Imagine a soldier using his iPhone to go to the iTunes store and download an app needed urgently in a combat situation.
Well, that might be a bit of a stretch. But the Army is working with Apple and Google to make it possible to use iPhones and Google Androids as mobile devices.
"It portends a different way we can do future acquisition of applications for the war fighter. What I'm trying to do is to get capability to the war fighter much more rapidly...," said Lt. Gen Jeff Sorenson, Army chief information officer.
He told Army Times an arrangement like that could cut through the bureaucratic process and tap into a booming section of the private sector where new things appear daily.
"I can foresee a day when (soldiers) will be equipped an iPhone or equipped with an Android in order to conduct the mission," said Sorenson.
The Army has already tested on possibility: contests for creating apps. One event held in Florida produced 53 candidates. Some could be made available for encrypted phones.
Prizes ranging from $1,000 to $3,000 were awarded.
The Army has its own version of iTunes, www.forge.mil and https:storefront.mil.

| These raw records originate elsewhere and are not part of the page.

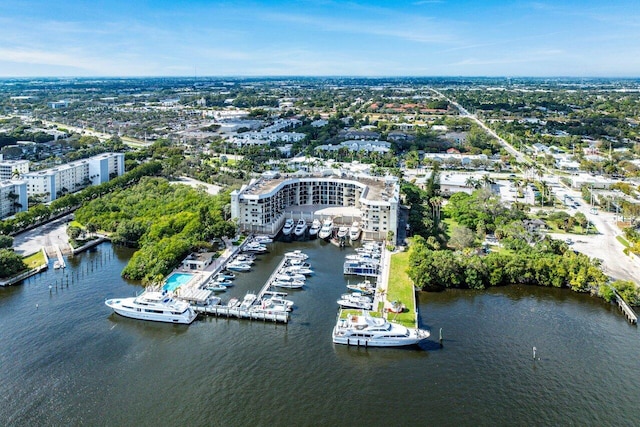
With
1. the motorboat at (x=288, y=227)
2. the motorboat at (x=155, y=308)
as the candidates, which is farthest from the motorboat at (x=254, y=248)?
the motorboat at (x=155, y=308)

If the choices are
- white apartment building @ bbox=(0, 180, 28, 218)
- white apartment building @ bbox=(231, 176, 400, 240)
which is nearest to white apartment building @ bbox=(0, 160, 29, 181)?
white apartment building @ bbox=(0, 180, 28, 218)

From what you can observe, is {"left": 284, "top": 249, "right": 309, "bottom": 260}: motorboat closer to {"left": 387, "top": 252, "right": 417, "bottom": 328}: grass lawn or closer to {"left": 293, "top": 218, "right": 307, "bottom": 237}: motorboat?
{"left": 293, "top": 218, "right": 307, "bottom": 237}: motorboat

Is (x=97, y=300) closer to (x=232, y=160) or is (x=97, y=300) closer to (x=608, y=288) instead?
(x=608, y=288)

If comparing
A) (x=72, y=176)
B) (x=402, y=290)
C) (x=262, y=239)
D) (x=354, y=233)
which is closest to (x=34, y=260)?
(x=262, y=239)

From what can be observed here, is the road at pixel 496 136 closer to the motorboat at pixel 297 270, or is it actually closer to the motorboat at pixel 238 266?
the motorboat at pixel 297 270

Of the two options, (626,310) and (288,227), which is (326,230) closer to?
(288,227)
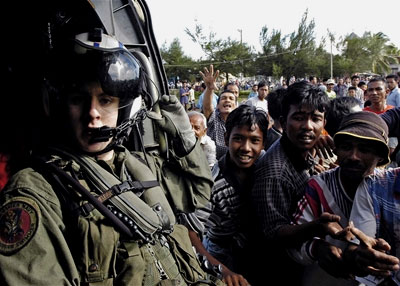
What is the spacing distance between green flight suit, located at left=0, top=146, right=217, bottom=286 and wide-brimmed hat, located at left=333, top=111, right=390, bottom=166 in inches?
43.7

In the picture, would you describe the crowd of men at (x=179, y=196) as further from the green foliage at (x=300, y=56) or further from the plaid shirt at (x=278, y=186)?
the green foliage at (x=300, y=56)

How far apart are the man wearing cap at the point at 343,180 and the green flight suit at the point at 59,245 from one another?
2.61ft

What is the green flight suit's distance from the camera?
43.6 inches

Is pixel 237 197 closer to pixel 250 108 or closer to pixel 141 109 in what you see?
pixel 250 108

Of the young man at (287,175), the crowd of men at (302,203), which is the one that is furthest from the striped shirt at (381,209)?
the young man at (287,175)

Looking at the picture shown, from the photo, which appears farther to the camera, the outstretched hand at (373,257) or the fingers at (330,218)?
the fingers at (330,218)

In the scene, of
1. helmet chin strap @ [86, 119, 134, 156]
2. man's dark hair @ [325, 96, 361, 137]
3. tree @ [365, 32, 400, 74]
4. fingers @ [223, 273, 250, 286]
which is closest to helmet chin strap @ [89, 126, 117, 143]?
helmet chin strap @ [86, 119, 134, 156]

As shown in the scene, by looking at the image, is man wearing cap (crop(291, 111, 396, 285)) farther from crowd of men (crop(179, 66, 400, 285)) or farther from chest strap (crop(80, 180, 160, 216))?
chest strap (crop(80, 180, 160, 216))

"The ones that we have able to put on the storefront, soldiers can download today and I think that not only creates some opportunities for some to improve what they do on a daily basis but maybe encourages them to consider going onto forge.mil and writing an app on their own," said Sorenson.
Among those created in the contest was one called the "Telehealth Mood Tracker." It allows fighters to track their psychological health, which could help detect signs of developing problems such as depression.